Joe Biden wrapped up his first formal press conference, lasting about an hour, by telling the reporters gathered, “But folks, I’m going.”
Very quickly, Fox News keyed into the fact that Biden did not call on its White House correspondent, Peter Doocy, who was in the East Room, even as Biden called on reporters from the other major networks.
“Peter Doocy was not given a question, which is of note as well,” said Fox News’ Martha MacCallum, as the chyron read, “Biden signed 37 EOs but holds just 1 news conf.”
News outlets called upon during the press conference: Associated Press, PBS, The Washington Post, ABC News, The Wall Street Journal, NBC News, CBS News, CNN, Bloomberg and Univision. A typical press conference features reporters from across the country, including a number from lesser known news outlets, but Covid-19 restrictions limited the number of correspondents allowed in the room.
During the campaign, Doocy asked Biden questions about his son Hunter. Earlier on Fox News, Dana Perino had suggested a “curveball” question, “Just today we have learned of another story involving your son Hunter, this time surrounding a 2018 firearms incident in which your daughter in law allegedly threw Hunter’s handgun in a trash can behind a grocery store behind a high school. Ultimately the Secret Service intervened despite the fact that you were not under Secret Service protection at the time. What do you know about the involvement in the case of Hunter’s handgun?”
A spokesperson for Biden told Politico that he has no knowledge of Secret Service involvement.
Joe Biden told reporters that his plan is to run for reelection in 2024, before saying that it is his “expectation” that he would be in the race.
At the Biden’s first formal press conference since taking office, CBS News’ Nancy Cordes first asked him whether he decided whether he would run.
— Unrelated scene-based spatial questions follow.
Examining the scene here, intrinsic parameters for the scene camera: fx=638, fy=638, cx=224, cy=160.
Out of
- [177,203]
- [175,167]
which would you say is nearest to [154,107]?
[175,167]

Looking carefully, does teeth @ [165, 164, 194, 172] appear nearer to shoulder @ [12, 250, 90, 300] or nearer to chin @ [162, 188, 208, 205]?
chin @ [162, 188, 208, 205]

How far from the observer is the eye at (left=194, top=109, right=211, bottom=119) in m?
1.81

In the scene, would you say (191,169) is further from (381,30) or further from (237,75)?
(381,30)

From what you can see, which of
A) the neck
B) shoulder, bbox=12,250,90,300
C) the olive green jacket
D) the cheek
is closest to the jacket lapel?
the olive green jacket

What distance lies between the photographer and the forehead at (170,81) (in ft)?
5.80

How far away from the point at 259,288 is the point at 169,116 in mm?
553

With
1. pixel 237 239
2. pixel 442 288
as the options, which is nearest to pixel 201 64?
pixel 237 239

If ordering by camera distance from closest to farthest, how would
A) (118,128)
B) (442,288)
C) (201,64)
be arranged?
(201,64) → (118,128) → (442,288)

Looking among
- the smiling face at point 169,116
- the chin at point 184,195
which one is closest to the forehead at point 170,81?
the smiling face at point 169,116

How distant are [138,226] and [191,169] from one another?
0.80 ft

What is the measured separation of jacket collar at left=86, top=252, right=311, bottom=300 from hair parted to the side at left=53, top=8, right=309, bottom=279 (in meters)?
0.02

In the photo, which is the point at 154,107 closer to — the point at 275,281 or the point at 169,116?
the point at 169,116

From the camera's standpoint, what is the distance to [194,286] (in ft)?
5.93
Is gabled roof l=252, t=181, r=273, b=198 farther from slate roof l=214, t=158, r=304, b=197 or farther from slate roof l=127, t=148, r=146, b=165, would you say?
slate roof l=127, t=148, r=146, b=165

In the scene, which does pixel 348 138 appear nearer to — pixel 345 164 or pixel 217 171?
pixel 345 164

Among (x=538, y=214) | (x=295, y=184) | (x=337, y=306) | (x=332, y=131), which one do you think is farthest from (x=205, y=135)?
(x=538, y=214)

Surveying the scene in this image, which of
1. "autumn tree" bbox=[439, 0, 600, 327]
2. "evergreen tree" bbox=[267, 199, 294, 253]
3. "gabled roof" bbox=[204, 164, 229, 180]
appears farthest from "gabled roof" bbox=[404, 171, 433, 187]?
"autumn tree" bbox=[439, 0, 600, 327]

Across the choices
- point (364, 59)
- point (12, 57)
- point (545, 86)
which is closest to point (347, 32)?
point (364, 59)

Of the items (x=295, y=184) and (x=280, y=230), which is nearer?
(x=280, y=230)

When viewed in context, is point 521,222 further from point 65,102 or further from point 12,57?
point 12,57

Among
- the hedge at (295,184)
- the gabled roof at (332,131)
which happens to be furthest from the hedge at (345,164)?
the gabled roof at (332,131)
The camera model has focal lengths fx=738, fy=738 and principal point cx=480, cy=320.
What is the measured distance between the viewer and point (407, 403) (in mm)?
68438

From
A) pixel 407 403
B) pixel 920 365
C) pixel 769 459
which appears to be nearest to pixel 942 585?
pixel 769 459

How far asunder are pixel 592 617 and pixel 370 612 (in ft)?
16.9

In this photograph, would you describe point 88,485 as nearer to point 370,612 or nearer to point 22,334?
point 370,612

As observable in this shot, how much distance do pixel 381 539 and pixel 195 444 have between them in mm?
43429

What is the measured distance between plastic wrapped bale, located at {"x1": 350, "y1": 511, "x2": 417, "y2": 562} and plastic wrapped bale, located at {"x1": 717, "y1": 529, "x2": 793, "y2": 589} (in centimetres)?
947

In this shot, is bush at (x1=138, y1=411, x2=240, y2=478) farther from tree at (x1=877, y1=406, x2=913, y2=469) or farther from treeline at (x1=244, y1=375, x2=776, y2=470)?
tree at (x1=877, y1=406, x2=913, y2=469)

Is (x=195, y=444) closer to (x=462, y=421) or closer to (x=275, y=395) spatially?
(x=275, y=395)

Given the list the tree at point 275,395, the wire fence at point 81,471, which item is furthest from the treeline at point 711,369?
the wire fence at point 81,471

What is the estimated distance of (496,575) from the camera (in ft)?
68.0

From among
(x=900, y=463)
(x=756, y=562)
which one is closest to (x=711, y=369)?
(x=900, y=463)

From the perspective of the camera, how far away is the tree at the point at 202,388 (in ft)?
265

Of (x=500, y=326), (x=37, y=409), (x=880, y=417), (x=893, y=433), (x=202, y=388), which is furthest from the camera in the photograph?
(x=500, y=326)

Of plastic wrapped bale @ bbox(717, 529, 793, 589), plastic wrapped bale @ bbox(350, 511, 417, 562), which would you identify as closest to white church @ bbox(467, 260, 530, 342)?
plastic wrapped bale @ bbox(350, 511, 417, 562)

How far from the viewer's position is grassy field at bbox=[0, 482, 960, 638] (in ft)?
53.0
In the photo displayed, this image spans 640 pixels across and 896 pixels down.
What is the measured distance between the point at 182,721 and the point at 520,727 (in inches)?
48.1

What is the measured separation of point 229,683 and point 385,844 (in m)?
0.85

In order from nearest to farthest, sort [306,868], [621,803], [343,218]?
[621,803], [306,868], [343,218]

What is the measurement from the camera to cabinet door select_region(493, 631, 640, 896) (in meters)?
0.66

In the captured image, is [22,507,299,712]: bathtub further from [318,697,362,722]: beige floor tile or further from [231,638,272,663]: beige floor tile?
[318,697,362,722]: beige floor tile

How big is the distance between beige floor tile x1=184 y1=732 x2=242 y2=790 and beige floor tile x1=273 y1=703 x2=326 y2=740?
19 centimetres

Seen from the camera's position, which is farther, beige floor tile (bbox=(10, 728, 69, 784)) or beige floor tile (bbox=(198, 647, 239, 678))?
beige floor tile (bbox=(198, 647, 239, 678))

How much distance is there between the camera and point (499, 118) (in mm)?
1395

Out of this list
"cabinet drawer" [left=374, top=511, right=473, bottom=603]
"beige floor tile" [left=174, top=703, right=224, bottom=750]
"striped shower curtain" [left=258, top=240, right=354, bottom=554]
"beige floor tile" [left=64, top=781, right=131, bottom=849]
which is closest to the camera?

“You haven’t set up a re-election campaign yet as your predecessor had by this time,” Cordes said.
“My predecessor needed to. My predecessor. Oh god, I miss him,” Biden answered.
“Have you,” she said.
“The answer is yes. My plan is to run for reelection. That’s my expectation.”
CNN’s Kaitlin Collins also pressed him on whether he thought that he would be running against Donald Trump again.
Biden, however, dismissed the early focus on the next presidential election, telling her, “I have no idea. I have no idea if there will be a Republican party, do you?”
PREVIOUSLY: President Joe Biden started his first formal press conference by upping the goal for his first 100 days: He announced that 200 million vaccination shots, double the original estimate.
Speaking in the East Room to a greatly reduced number of reporters, about two dozen, all socially distanced at least six feet apart, Biden said, “No other country has come close to what we are doing.”
He also said that in the next 35 days they also will meet a goal of getting a majority of schools reopened five days a week.
The press conference was Biden’s first formal one since taking office, as many in the media noted that he had waited much longer to do so than his predecessors. That triggered coverage of how the White House was carefully stage managing Biden’s every word, given his propensity to make verbal gaffes, although the president has routinely taken questions from reporters at various events.
The anticipation for the event was apparent as networks covered the press conference with their star anchors, and Fox News even created a countdown clock. There was no shortage of recommended questions: Dana Perino and Bill Hemmer even offered a list of questions they would ask, including “Would you concede that President Trump had the right strategy to finally stand up to Beijing?”
The first question came from Zeke Miller of the Associated Press, and the current president of the White House Correspondents Association. He asked Biden how he will get his agenda through Congress given no Republicans voted for his Covid-19 relief plan.
“I have been hired to solve problems, not create division,” said Biden, who is seeking major progress on immigration reform, gun reform, and climate change.